When our little ones experience big emotions, knowing the best way to react can be tough. One mom explains how she responded to her daughter during one of these moments in a viral post—and by doing so, shares her wisdom with the rest of us.
Dr. Chawanna B. Chambers, an award-winning educator, and entrepreneur shared a series of tweets earlier this year that centered on an experience she had with her 6-year-old daughter being, as Chambers described, "rude/curt."
The tweets also went viral on Facebook, and it's easy to see why—we can all relate to kids who aren't being the best versions of themselves, and we all want to be the best parents we can be.
Chambers says she assured her daughter she wasn't in trouble, she just wanted to know how she could help her and empathize with her.

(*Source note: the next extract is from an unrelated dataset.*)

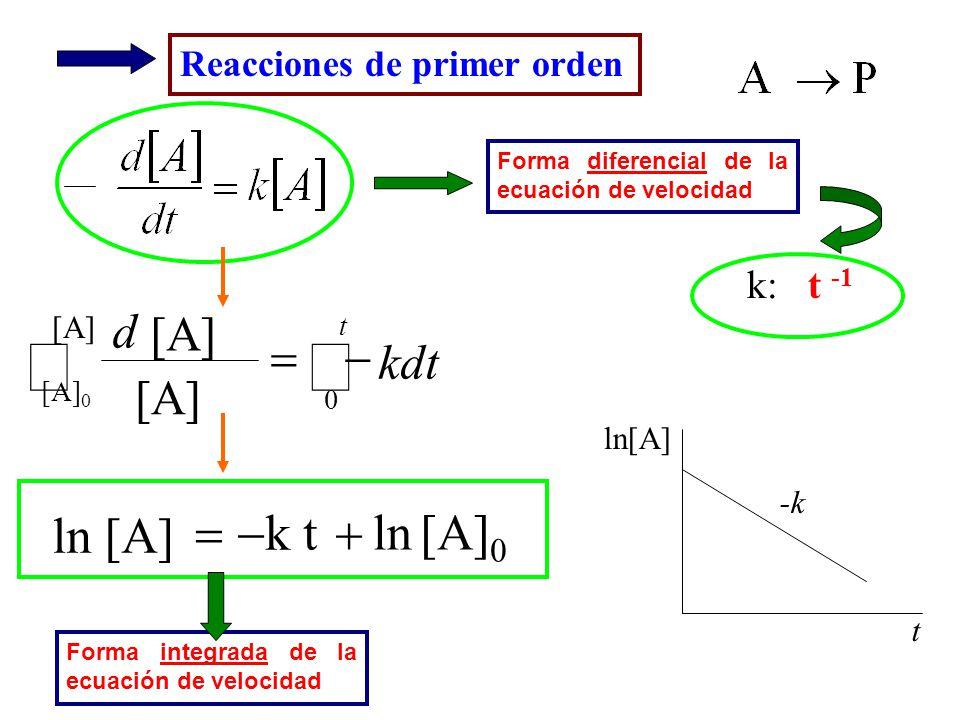 t ln[A] -k k: t -1 t [A] [A] 0 kdt [A] d 0 [A] 0 k t ln ln [A] Reacciones de primer orden Forma diferencial de la ecuación de velocidad Forma integrad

"She said, 'My brain tells me to be rude,'" Chambers writes. "I told her that's sort of how it happens for lots of people. When our emotions aren't happy, sometimes we take it out on others even when they don't deserve it."
Her daughter seemed relieved that her mother understood this exact feeling. Chambers taught her daughter to say "I'm not feeling my best self, I need a minute" any time she feels like snapping at or around someone who doesn't have anything to do with the feeling.

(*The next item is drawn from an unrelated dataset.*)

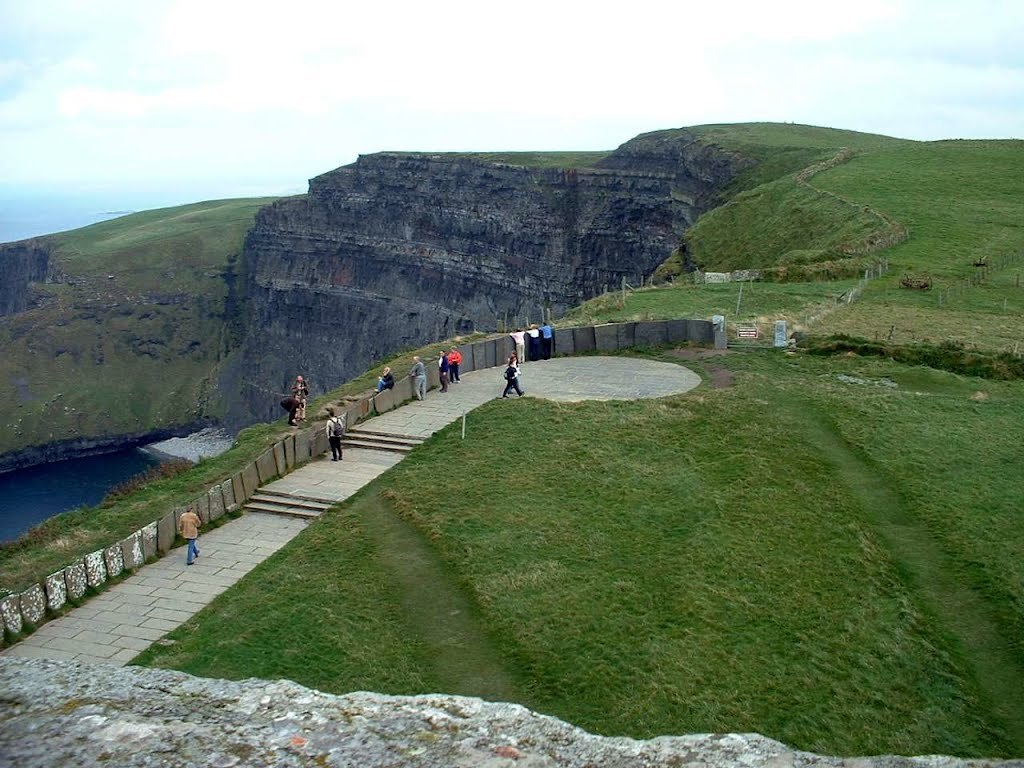 Cliffs of Moher 1hr 20mins away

Mom and daughter practiced saying it over and over until all was well, but Chambers writes that the experience made her think.
"I think about all the ways I could've responded," she writes. "Particularly a power trip because 'I'm the adult,' but she needed to process something not even about me."

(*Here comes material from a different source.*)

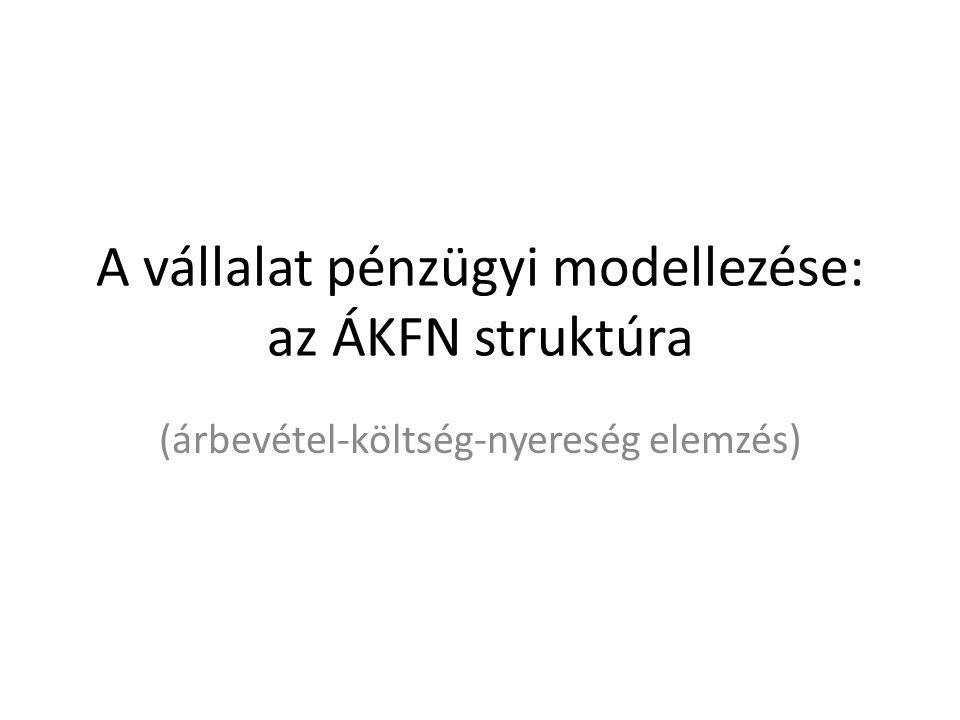 A vállalat pénzügyi modellezése: az ÁKFN struktúra (árbevétel-költség-nyereség elemzés)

In her tweets, Chambers says being slower to anger helps her teach her kids about emotional maturity. "Even at 6, she can learn to challenge her own thoughts," she concludes. "She can learn how her brain works and the best ways to engage with others."
Emotional maturity is not something any of us is born with—it takes time and experience to develop the coping skills necessary to respond to tough situations and big emotions without losing our cool.
This is a brilliant reminder that teaching our little ones to manage their emotions begins with us.
And although we can't control what happens to us, we can control how we respond. By believing in ourselves—and helping our kids do the same—we're sharing more peaceful energy with the world.